[Start of section]

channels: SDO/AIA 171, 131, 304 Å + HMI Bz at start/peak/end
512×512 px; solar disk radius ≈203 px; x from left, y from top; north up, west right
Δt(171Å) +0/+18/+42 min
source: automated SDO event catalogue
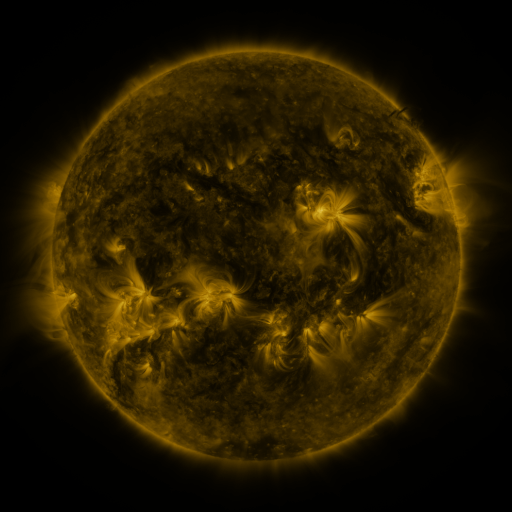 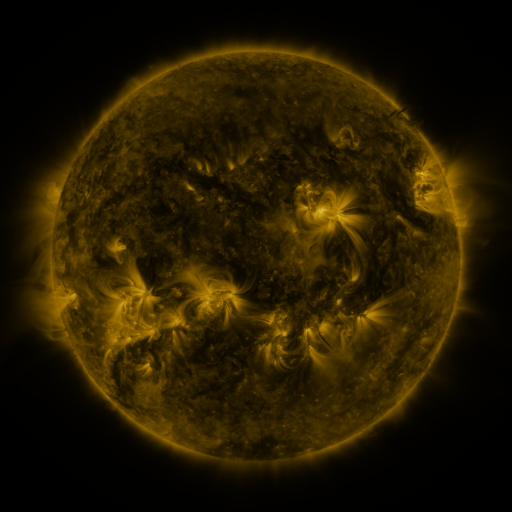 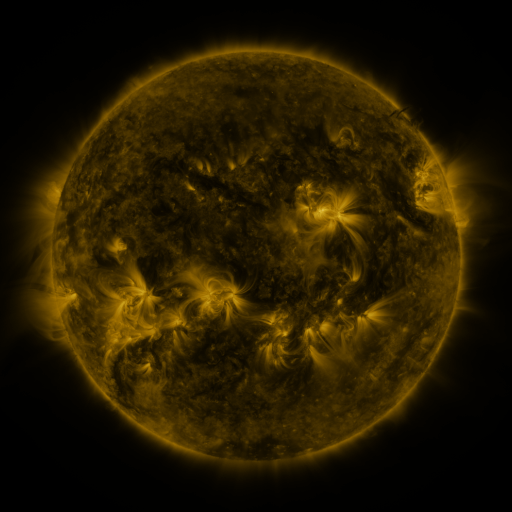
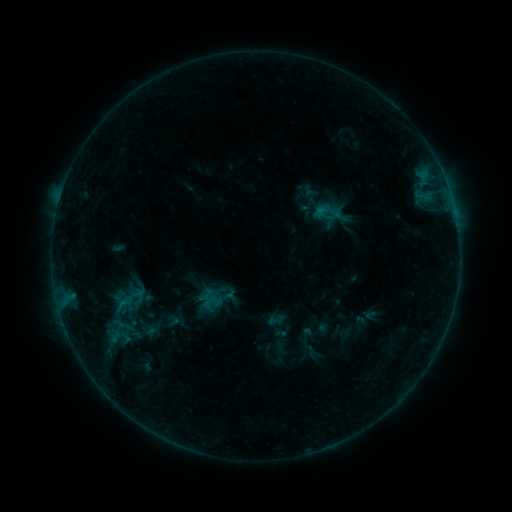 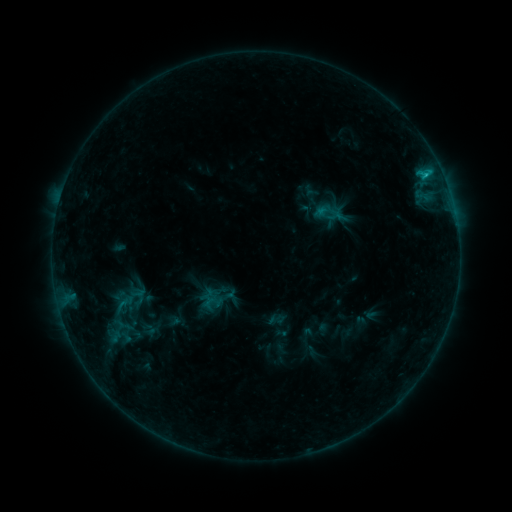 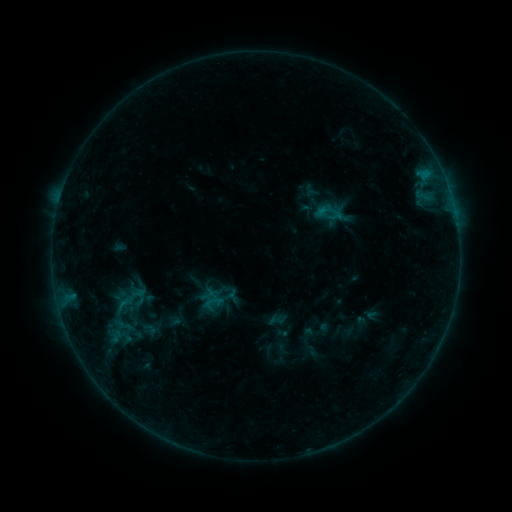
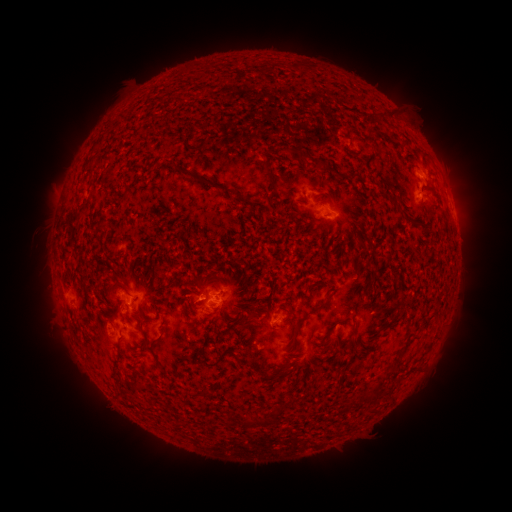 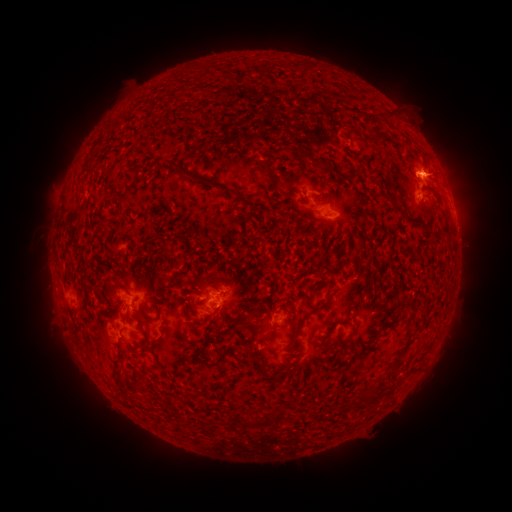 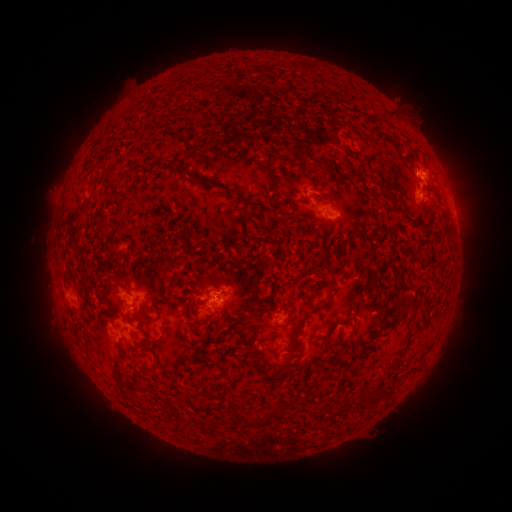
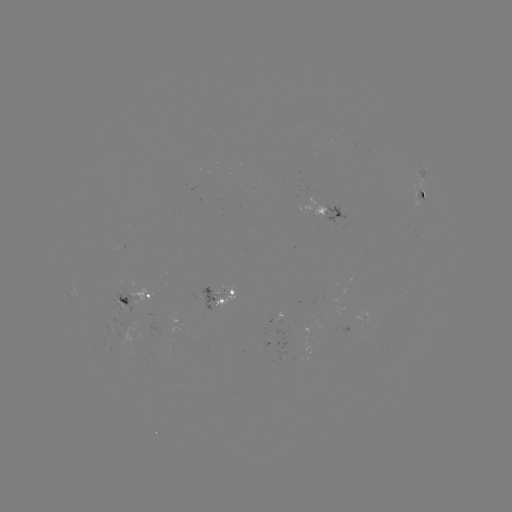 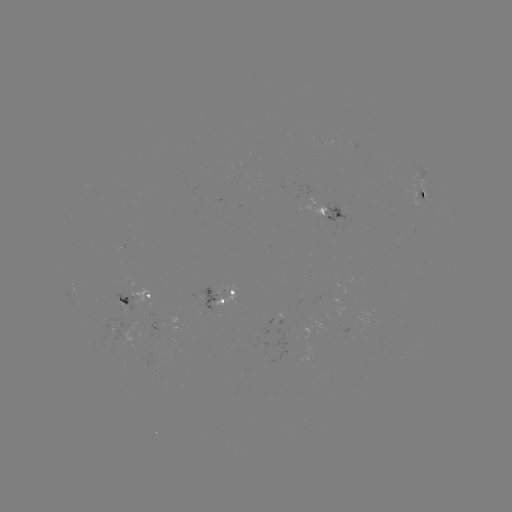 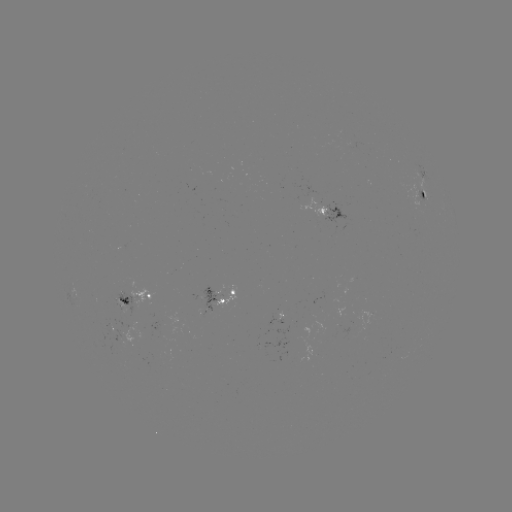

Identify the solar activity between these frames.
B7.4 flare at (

[End of section]

▸ **Exercise**
Pictures aside, reproduce every record exactly as it stands.

▸ **Result of this exercise**
channels: SDO/AIA 171, 131, 304 Å + HMI Bz at start/peak/end
512×512 px; solar disk radius ≈203 px; x from left, y from top; north up, west right
Δt(171Å) +0/+18/+42 min
source: automated SDO event catalogue

Identify the solar activity between these frames.
B7.4 flare at (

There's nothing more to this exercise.